(Extract provided):
═══
The earlier method of glare removal was too complicated and the processing was taking too much time. In addition, the use of SURF algorithms had some disadvantages:
- They are not free/open algorithms and require extra licenses
- They distort the images through an affine transform
- R/G/B channels are distorted differently and hence the corners of the images (where lens distortion is higher) showed channel mismatches, like the image we shared earlier (shown below).
A little "out of the box" thinking made us realize the following about the spots:
- They're always in the same location on the image
- They would usually cover the macula or the central retina (a small portion of an otherwise much larger image of the retina)
═══
(Dataset extract):
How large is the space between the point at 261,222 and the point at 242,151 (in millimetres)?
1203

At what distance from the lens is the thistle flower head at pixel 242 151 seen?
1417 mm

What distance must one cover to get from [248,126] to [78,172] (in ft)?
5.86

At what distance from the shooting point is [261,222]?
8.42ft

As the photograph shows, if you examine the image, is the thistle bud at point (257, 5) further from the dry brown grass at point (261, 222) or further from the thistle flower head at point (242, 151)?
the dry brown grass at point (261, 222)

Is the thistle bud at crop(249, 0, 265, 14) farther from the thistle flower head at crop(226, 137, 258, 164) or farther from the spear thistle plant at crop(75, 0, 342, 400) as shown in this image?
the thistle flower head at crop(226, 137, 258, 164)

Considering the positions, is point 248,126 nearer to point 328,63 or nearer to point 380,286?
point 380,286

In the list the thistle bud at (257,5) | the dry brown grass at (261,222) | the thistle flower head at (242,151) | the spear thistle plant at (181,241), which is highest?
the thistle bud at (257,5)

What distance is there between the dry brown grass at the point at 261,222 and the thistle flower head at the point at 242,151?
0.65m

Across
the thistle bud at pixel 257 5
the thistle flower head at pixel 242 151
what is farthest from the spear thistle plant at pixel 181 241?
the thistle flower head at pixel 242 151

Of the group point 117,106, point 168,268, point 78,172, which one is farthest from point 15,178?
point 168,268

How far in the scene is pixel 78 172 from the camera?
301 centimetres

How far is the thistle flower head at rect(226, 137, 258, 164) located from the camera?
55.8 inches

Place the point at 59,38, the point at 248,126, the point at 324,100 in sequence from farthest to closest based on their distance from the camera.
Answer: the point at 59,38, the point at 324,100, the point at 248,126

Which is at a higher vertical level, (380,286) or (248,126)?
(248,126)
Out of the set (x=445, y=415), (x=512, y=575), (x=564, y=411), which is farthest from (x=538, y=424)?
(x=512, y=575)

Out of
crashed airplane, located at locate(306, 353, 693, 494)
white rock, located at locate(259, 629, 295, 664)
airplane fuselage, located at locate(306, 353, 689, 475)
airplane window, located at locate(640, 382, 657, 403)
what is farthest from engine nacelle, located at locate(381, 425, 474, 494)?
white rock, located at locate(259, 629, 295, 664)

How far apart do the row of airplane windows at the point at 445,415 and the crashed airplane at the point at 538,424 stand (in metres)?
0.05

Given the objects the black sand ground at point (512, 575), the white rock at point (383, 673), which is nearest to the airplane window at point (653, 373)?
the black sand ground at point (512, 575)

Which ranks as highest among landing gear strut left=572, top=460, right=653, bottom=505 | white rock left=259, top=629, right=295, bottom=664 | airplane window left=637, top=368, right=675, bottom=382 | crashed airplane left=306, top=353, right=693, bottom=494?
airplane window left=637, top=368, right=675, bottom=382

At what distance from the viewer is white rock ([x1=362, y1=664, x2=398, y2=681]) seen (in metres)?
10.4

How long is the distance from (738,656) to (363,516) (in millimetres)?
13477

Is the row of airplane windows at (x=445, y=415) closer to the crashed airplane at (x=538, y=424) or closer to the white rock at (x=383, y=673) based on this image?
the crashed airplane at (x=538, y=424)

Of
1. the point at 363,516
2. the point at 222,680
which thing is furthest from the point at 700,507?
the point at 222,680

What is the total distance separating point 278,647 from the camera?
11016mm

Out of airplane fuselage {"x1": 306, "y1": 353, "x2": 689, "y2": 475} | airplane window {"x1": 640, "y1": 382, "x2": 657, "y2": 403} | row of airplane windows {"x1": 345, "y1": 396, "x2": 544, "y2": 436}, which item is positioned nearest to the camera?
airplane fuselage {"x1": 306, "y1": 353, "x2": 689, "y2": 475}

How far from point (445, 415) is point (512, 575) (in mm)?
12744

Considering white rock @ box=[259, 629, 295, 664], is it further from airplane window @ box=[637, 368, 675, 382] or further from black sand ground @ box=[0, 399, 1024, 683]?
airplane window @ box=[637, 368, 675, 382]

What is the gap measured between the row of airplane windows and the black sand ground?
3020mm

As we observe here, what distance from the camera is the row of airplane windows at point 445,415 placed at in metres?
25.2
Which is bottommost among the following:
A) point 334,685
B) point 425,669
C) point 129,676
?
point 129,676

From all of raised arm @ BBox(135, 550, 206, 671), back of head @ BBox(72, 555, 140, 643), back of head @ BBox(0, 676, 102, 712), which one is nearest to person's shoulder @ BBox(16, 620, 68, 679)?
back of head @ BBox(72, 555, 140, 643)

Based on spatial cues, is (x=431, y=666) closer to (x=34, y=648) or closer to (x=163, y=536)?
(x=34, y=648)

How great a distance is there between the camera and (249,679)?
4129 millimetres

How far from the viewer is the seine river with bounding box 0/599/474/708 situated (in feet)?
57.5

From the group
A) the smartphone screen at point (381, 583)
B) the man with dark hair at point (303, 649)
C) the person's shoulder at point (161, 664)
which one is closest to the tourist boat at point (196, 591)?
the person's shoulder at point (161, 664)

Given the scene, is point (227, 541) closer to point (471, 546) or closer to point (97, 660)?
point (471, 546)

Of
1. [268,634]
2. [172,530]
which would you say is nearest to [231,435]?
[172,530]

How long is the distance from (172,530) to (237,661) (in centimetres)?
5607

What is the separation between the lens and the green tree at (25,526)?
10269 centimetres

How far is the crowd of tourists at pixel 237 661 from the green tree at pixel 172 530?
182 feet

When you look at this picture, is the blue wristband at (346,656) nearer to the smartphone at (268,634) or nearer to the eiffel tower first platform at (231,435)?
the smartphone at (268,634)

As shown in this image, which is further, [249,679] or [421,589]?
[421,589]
═══
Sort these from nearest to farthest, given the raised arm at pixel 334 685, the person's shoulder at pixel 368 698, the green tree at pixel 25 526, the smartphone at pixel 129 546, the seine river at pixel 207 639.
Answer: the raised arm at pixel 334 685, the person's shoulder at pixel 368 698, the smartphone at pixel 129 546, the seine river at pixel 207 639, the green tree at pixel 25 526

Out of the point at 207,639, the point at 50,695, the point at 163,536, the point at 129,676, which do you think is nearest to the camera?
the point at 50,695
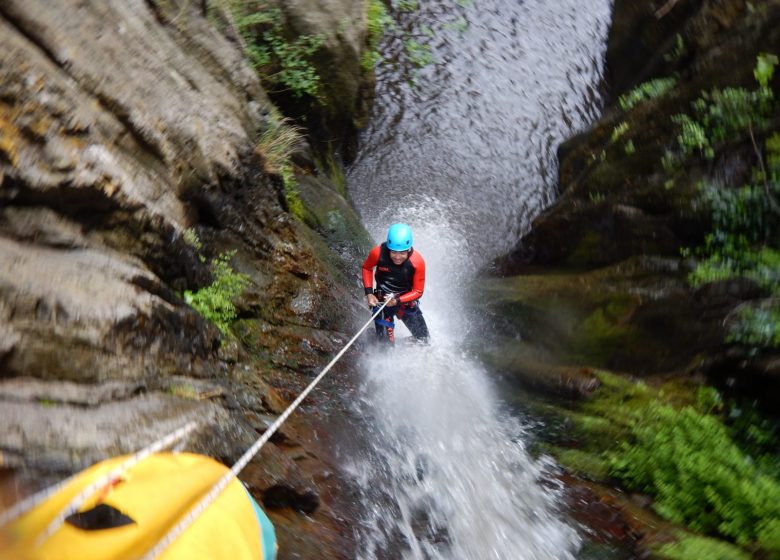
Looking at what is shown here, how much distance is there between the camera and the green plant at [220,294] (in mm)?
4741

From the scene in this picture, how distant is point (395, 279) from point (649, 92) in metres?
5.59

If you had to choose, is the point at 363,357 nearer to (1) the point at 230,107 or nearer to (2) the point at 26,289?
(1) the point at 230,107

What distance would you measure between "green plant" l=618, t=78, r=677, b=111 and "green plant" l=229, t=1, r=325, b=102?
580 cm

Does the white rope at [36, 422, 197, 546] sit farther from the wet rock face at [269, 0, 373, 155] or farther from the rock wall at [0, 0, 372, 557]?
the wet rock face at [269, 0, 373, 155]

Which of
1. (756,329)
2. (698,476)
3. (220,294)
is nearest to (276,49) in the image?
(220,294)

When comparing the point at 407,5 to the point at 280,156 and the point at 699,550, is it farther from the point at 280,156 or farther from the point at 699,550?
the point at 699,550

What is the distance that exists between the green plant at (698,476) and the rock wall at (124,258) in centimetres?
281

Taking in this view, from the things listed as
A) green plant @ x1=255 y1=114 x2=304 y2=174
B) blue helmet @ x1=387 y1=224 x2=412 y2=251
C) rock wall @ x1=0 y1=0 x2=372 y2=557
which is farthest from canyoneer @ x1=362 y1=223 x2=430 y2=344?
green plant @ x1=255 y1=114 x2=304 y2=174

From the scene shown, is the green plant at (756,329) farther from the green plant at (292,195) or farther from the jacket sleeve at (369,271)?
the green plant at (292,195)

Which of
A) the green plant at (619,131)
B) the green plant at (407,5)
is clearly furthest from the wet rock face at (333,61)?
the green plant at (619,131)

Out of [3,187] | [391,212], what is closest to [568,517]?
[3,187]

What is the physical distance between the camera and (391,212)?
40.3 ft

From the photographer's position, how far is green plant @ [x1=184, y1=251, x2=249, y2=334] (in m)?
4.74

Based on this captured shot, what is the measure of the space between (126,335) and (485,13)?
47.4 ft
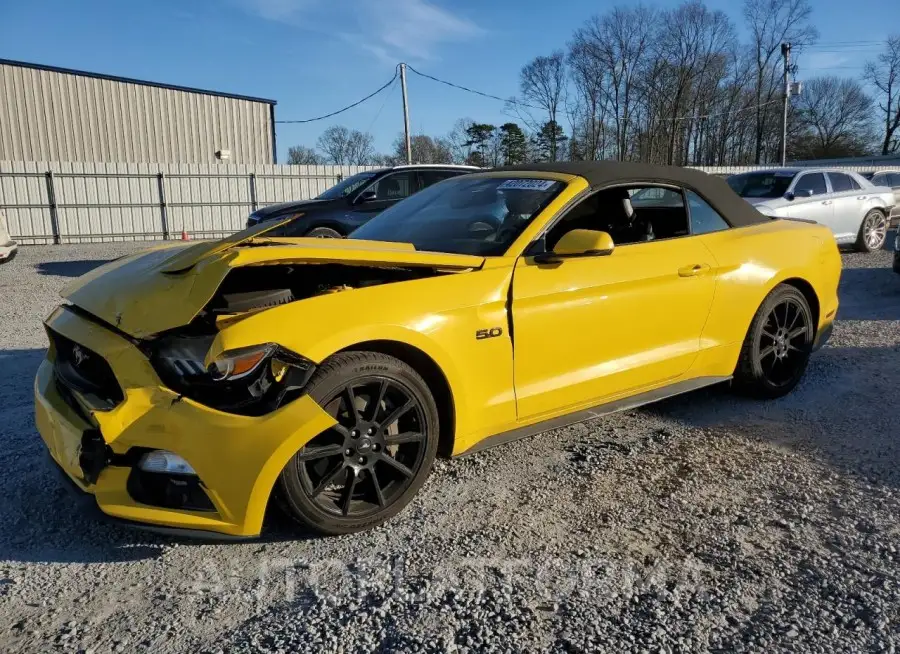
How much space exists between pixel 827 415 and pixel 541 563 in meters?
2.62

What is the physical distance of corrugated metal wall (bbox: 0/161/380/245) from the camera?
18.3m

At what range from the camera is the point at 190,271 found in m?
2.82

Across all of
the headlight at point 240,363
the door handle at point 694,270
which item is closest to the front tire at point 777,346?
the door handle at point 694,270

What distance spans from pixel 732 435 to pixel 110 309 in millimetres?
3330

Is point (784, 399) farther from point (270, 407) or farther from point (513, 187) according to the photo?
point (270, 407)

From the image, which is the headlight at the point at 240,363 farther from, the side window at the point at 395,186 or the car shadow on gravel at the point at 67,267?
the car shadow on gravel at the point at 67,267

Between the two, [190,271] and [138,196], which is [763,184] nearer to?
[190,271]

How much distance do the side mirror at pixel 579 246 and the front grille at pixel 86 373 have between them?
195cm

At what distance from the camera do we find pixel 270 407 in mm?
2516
═══
(Exercise requirements):
1. In the glare removal text, what part of the retina do the spots usually cover?
2. Pick up the glare removal text where it stops and continue it.

(Activity answers):
1. The macula or the central retina.

2.
- We can and will always take multiple images from the same patient
We also wanted the processing algorithm to be extremely fast. Hence we decided to use opencv inpainting. This method allows us to segment parts of an image out and interpolate the "hole" from the surrounding parts of the image to get a clear image. Also, because we know that the bright spots only lie in the center of the image, we could only perform these image processing operations on a small central "region of interest" of the image, drastically reducing the number of pixels that need to be processed. The result is shown below:
Here's our input image, after processing to extract only the "fundus" section:
And here's the same image after inpainting the glare spots (and playing around with an optimum dilation kernel, which was found to be 25x25px):
It does a great job! The code (all in python) is available here on our github repo. As can be observed, for the purposes of an examination by a clinician, it's perfect. Also, it's all in python and can be easily integrated with the rest of our code. It also uses all opencv core functions, which are covered by the BSD license.
The code took 8ms to process this image on a macbook pro (13" 2015 model) and 71ms on the raspberry PI model 3B... not fast enough for live processing, but definitely fast enough for processing post-capture!